[Saved data entries]
▼▼▼
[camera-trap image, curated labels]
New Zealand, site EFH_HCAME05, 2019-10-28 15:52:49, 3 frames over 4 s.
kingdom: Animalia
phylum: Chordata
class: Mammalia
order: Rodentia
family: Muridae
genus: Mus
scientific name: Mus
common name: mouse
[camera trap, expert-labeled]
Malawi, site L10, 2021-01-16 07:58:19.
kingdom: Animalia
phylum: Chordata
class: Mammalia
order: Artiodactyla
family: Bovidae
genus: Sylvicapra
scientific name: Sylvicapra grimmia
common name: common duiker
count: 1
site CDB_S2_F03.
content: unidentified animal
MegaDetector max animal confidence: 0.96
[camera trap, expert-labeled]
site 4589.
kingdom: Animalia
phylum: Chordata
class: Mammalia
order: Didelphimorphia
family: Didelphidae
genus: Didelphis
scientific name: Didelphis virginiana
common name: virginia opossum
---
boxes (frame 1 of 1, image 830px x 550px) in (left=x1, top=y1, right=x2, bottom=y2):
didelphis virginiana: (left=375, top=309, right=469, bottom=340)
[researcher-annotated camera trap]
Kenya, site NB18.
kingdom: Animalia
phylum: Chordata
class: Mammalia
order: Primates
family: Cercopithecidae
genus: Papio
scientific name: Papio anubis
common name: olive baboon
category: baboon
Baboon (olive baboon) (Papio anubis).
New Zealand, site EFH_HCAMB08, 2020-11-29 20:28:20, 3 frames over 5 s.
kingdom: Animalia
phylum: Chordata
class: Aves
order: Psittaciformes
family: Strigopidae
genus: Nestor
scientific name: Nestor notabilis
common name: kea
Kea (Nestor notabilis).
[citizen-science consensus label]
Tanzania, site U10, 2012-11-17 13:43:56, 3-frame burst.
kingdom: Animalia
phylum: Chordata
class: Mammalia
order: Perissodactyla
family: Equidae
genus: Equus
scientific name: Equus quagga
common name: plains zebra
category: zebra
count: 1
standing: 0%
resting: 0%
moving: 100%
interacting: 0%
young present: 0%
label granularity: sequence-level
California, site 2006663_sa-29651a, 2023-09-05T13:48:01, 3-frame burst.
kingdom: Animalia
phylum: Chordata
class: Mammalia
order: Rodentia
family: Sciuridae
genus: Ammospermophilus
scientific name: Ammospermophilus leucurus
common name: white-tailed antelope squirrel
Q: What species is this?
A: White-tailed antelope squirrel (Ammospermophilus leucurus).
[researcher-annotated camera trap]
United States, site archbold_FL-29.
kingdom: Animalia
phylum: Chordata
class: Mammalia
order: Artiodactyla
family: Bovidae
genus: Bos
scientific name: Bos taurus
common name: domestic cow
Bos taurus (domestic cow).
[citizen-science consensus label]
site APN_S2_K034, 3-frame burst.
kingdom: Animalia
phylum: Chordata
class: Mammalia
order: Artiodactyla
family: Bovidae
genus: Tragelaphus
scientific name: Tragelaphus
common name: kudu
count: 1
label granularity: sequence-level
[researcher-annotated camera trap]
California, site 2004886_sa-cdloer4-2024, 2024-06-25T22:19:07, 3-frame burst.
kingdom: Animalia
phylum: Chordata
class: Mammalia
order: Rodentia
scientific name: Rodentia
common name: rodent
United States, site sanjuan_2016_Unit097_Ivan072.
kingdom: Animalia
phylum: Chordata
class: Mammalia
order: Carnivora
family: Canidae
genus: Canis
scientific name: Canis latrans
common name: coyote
▲▲▲
* **WHAT IS NEEDED**
Tally the lines of the records above that contain the word "burst". Give only the total.

* **OUTPUT FOR THIS EXERCISE**
4